▶ [To be done] Please count the lines in the material below that contain the string "inches" and reply with only that number.

▶ [Input rows]
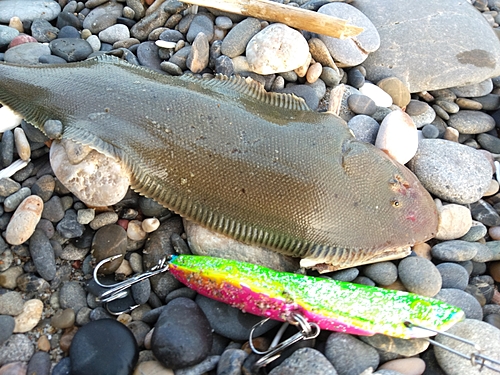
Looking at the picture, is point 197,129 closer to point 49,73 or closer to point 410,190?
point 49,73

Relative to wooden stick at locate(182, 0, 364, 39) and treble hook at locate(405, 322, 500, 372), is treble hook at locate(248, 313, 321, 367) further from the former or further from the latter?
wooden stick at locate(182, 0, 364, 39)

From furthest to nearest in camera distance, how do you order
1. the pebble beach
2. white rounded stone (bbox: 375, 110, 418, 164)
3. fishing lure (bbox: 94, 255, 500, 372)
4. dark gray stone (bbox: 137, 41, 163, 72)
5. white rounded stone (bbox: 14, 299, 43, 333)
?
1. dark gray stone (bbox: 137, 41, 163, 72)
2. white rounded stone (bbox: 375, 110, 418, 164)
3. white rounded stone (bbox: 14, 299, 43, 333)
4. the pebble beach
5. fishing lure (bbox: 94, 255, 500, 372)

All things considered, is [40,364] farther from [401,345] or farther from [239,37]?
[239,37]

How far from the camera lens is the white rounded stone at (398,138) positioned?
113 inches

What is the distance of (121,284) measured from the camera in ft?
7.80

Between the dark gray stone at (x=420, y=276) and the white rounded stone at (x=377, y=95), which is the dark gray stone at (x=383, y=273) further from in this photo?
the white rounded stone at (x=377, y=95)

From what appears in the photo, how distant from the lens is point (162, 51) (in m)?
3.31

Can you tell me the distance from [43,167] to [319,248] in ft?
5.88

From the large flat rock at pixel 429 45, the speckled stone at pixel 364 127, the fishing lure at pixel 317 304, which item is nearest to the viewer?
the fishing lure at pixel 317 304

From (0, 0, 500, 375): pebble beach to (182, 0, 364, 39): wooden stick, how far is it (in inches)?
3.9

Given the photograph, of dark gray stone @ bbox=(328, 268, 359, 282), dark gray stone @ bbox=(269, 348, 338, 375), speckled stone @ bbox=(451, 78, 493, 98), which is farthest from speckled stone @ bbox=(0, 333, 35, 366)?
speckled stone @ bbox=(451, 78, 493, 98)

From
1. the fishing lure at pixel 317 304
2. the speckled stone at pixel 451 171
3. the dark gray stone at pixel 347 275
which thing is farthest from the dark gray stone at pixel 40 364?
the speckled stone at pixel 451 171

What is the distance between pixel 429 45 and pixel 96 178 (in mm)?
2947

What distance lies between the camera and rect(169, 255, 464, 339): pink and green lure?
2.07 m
...
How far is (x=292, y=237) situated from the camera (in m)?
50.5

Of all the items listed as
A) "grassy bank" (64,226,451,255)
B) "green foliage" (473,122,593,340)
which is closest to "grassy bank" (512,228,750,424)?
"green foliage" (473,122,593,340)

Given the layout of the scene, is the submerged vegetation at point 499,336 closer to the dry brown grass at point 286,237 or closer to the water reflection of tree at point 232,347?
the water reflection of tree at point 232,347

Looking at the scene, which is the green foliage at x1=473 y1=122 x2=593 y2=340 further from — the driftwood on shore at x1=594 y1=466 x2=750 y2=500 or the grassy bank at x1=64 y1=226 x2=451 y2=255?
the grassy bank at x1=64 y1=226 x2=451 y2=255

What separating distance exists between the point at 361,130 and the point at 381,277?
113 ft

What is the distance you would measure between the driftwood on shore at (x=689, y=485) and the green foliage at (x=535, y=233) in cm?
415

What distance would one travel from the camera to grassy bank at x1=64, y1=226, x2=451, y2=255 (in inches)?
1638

▶ [Written answer] 3